Ms Banerjee and Mr Yadav have another commonality. Prashant Kishor and his brand of ideological agnosticism is part of their campaign to return to power, the former’s currently and Mr Yadav’s in 2017. Since his advent in India’s political space as an electoral strategist, first for Mr Modi and later for others, Mr Kishor has preached that political commitment to ideas and policies is redundant. Winning polls, he asserts, is all about reading the data right, an effective communication strategy and making the right moves at opportune moments. His philosophy enables him to move to one “client” party from another. Mr Kishor's belief in post-ideology politics is reflected in the weakened commitment to political beliefs of Ms Banerjee, Mr Yadav and several others.

His influence was visible in Ms Banerjee's letter to the Opposition leaders.
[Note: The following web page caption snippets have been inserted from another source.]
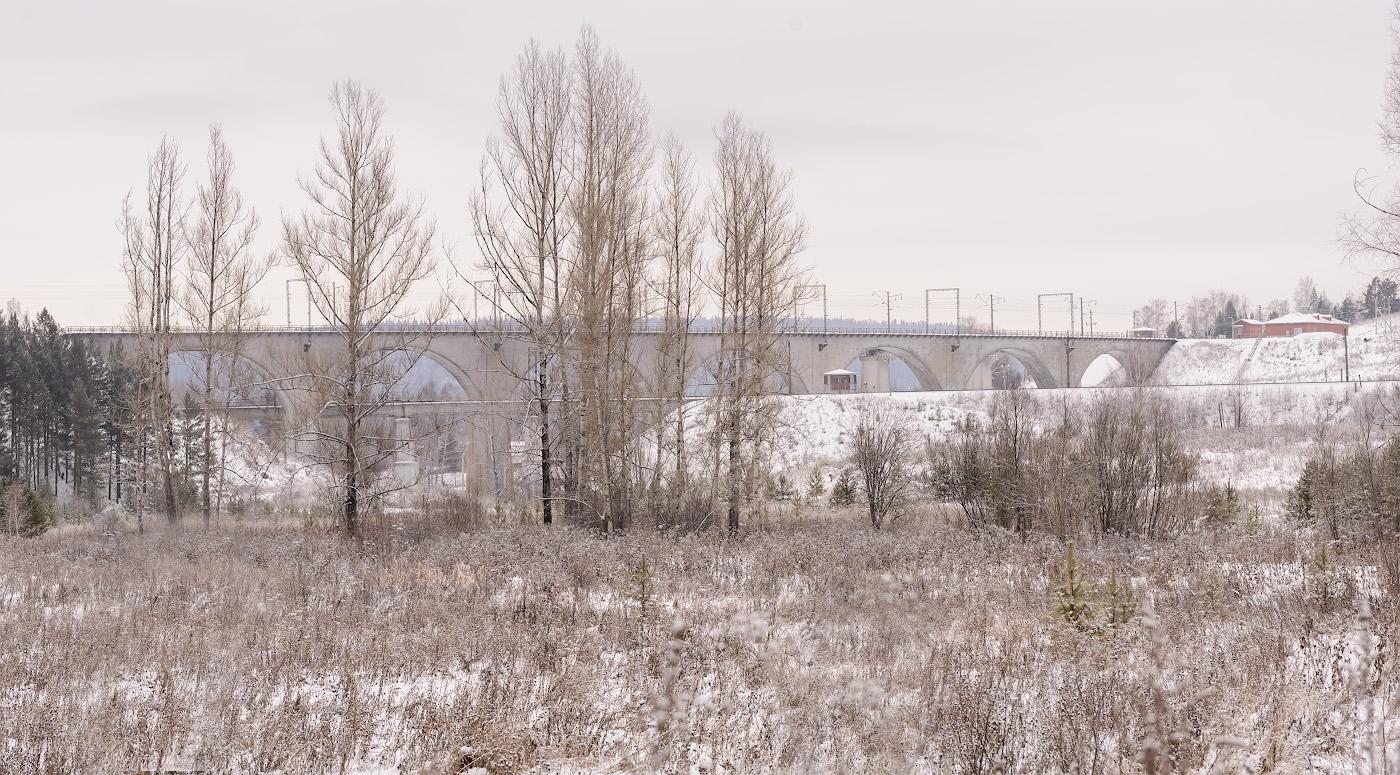 Фото 4. Виадук в окрестностях Красноуфимска. Что интересного можно увидеть по пути в Пермский край. 1/200, +0.33, 8.0, 560, 85.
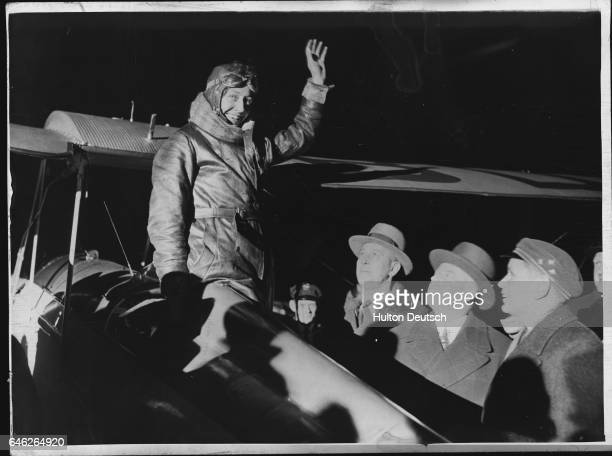 Amy Johnson arrives in Berlin before she flies to China via Siberia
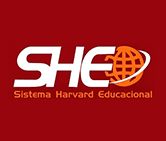SHE - Sistema Harvard Educacional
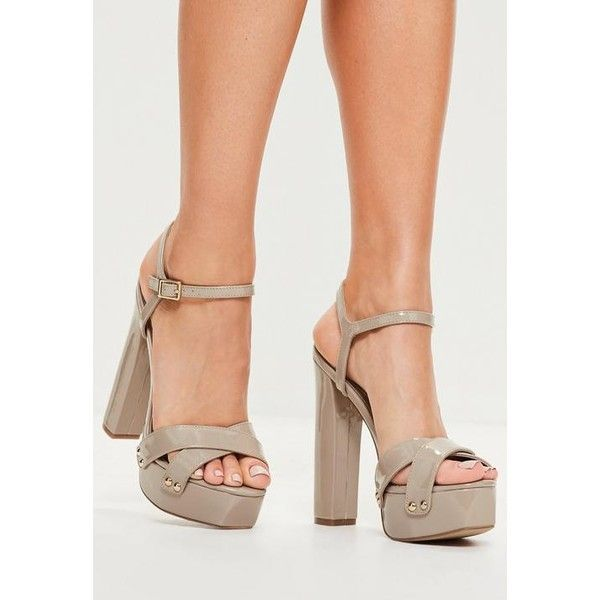 Womens One Strap Block Heels Sandals Pu Leather Pointed Casual Party Nude Shoes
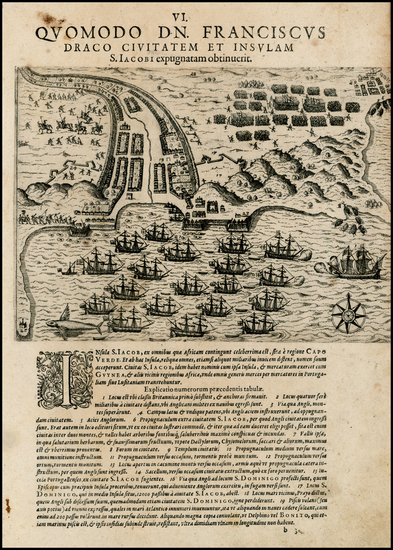 68-World, Atlantic Ocean and African Islands, including Madagascar Map By Theodor De Bry / Baptist
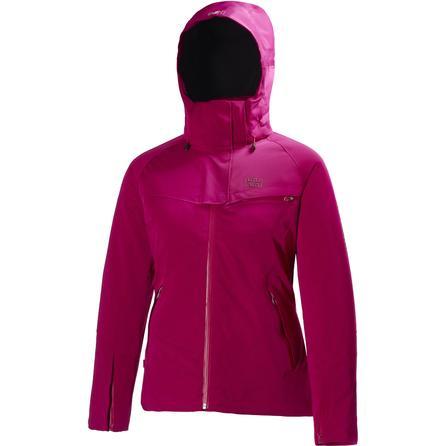 Helly Hansen Silverrush Insulated Ski Jacket (Women's) -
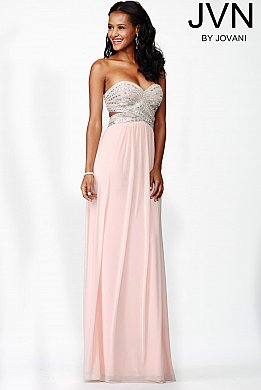 Pink Strapless Dress JVN31422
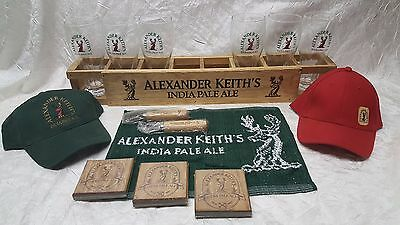 Alexander Keith's GIFT PACK - Glasses - Hats - Coasters + MORE - MAN CAVE BAR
It was an unambiguous effort at opening a door for a post-poll pact with the Congress while staking claim to a national role in the event of the Trinamul Congress returning to power in West Bengal. But Ms Banerjee chose not to criticise the BJP’s corrosive ideology. Instead, she used the passage of the law that clipped the powers of the Delhi government and held it as evidence of the ruling side’s objective of establishing “one party authoritarian rule in India”.

Ms Banerjee’s letter was silent on the abrogation of Article 370 and taking away Jammu and Kashmir’s statehood, a precursor to the law clipping the Delhi government’s powers. The letter listed the reasons why the Opposition parties must forge a common cause. But none of these were ideological. Ms Banerjee limited herself to listing instances showing that the BJP consistently undermines India’s federal character; hang-handed governors, using investigative agencies to target political opponents, limiting fiscal independence of states, dissolution of consultative bodies, worsening Centre-state relations and so on.

Mamata Banerjee has not sought allies among the Opposition parties to protect India from a majoritarian onslaught. Instead, it is a call to unite to safeguard its federal character and autonomy. Although people in more than one hundred seats are still to vote, the letter is the final proof of the BJP winning this round politically. Whether it has secured West Bengal electorally too shall be known only on May 2.